◆ PROBLEM STATEMENT
Keeping pictures out of the copy, restate each record word for word.

◆ RECORDS TO PROCESS
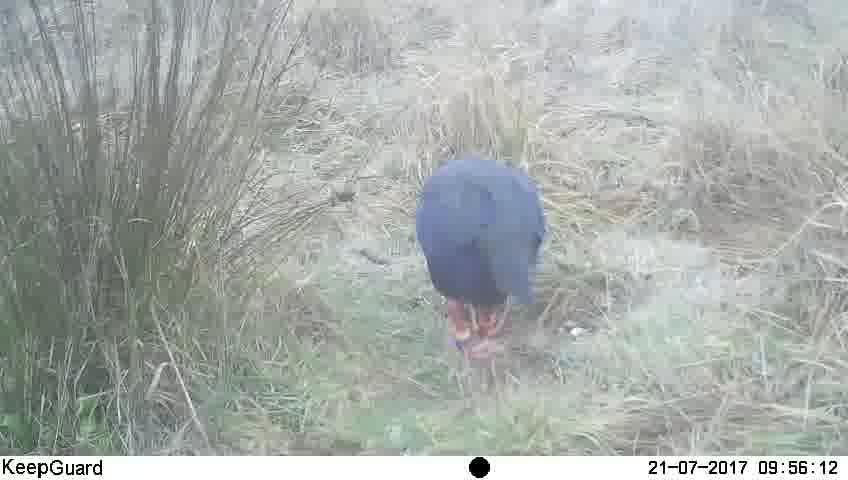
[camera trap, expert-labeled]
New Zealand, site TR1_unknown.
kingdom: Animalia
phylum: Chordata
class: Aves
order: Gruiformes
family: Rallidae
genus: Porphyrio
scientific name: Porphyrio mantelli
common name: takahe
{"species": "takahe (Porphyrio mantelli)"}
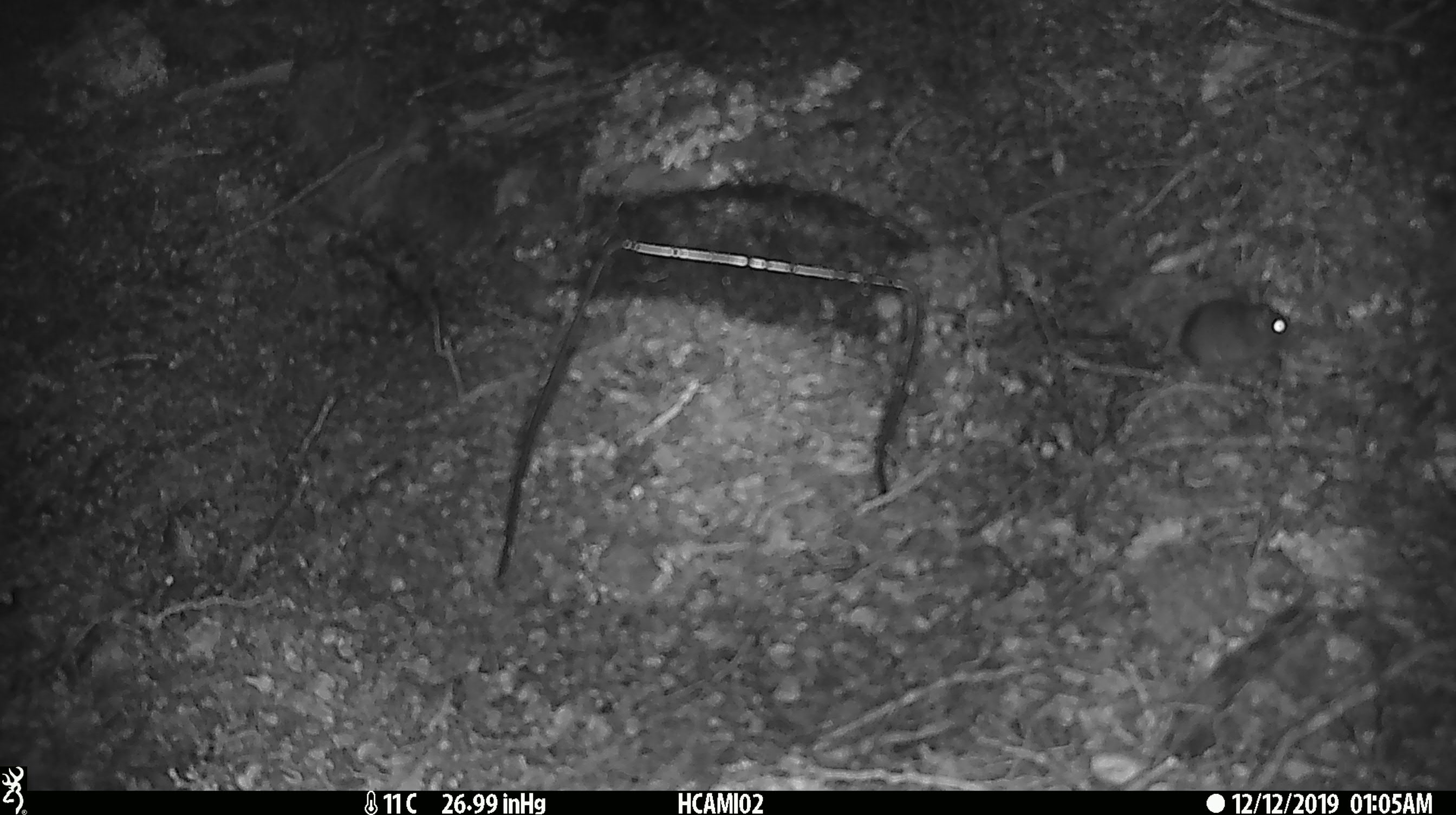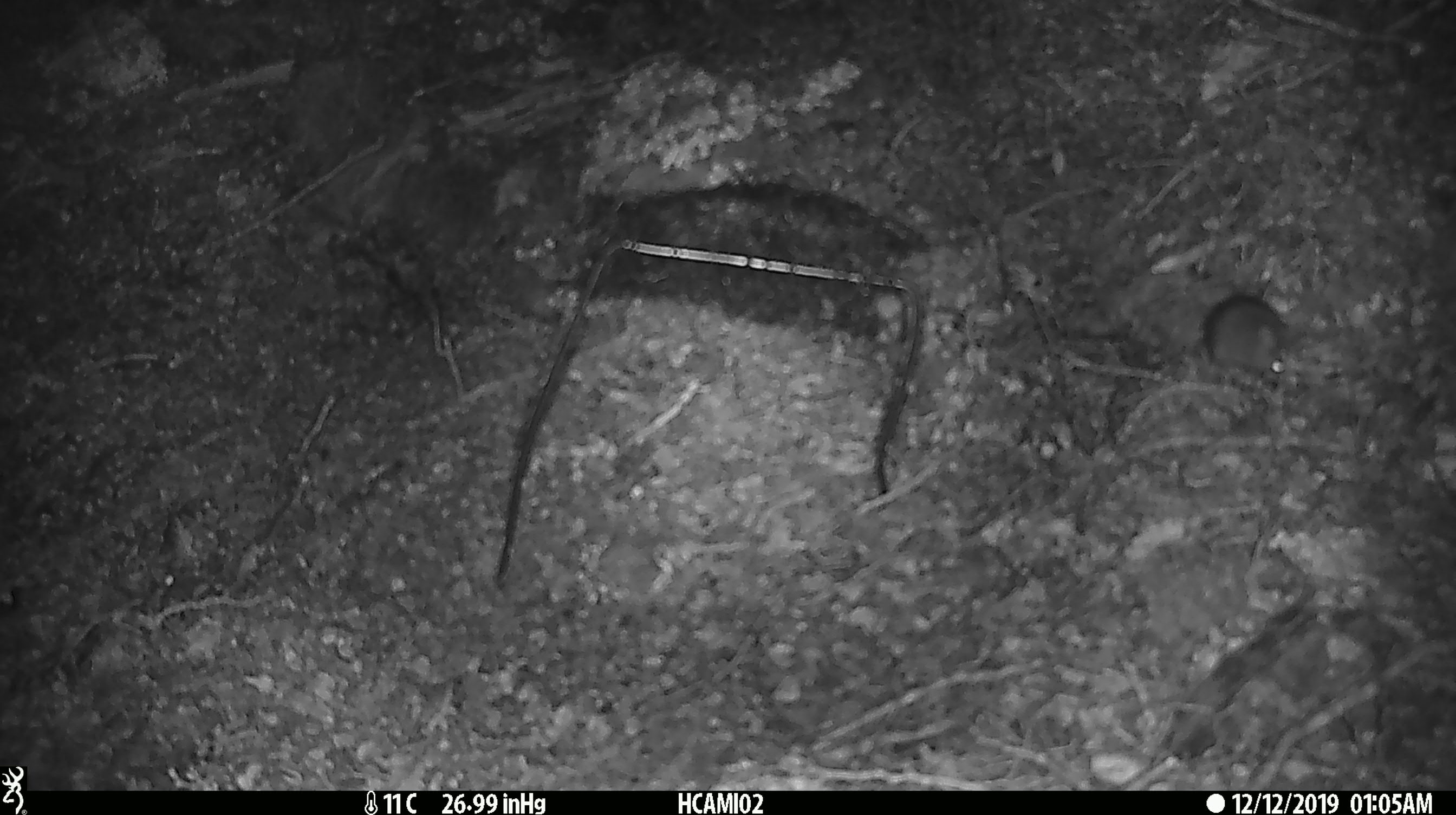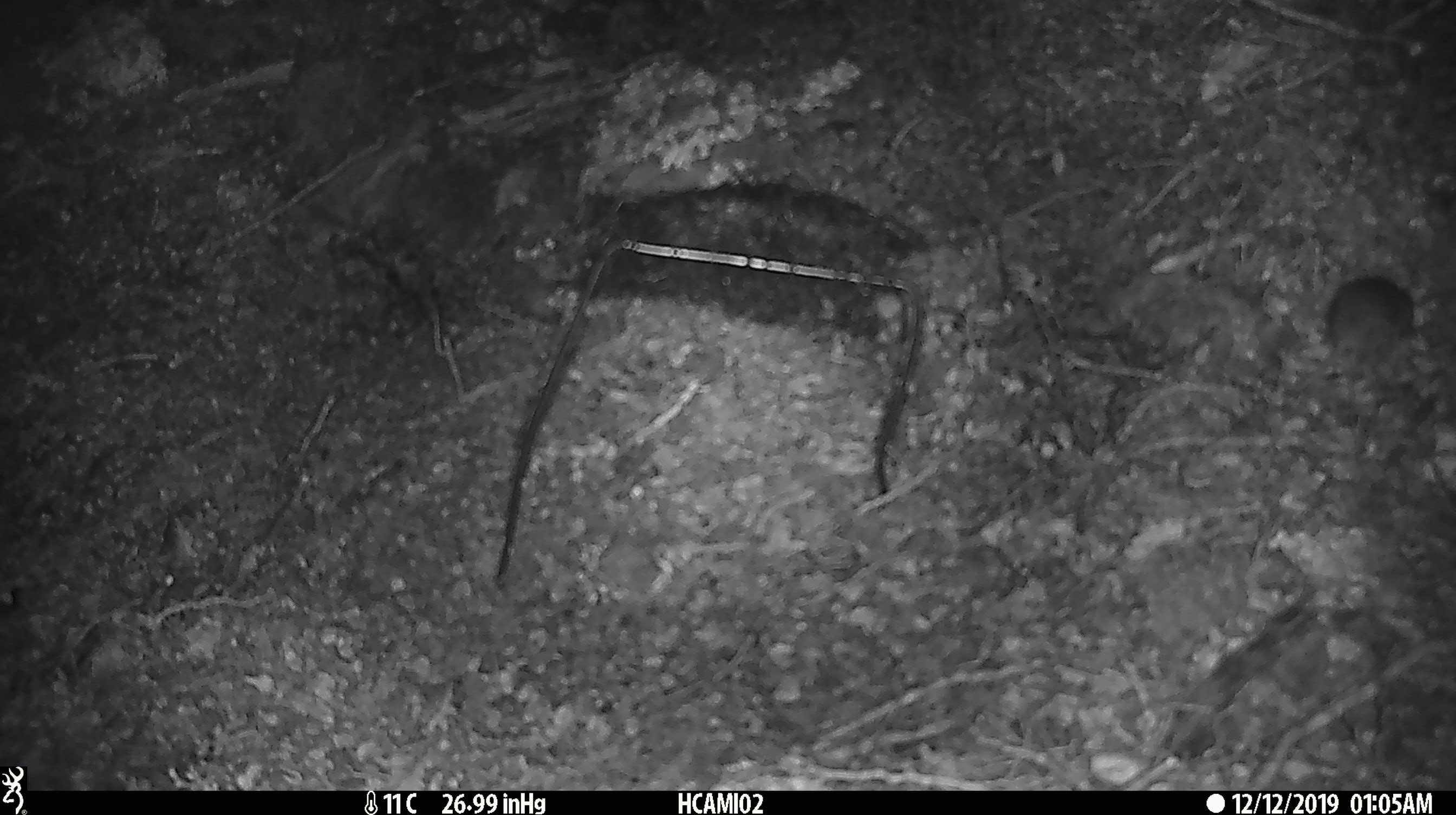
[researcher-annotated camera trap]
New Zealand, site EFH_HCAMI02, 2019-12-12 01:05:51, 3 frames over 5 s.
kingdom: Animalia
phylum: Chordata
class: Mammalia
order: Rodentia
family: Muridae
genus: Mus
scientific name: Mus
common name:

◆ SOLUTION TO THIS EXERCISE
[camera trap, expert-labeled]
New Zealand, site TR1_unknown.
kingdom: Animalia
phylum: Chordata
class: Aves
order: Gruiformes
family: Rallidae
genus: Porphyrio
scientific name: Porphyrio mantelli
common name: takahe
{"species": "takahe (Porphyrio mantelli)"}
[researcher-annotated camera trap]
New Zealand, site EFH_HCAMI02, 2019-12-12 01:05:51, 3 frames over 5 s.
kingdom: Animalia
phylum: Chordata
class: Mammalia
order: Rodentia
family: Muridae
genus: Mus
scientific name: Mus
common name:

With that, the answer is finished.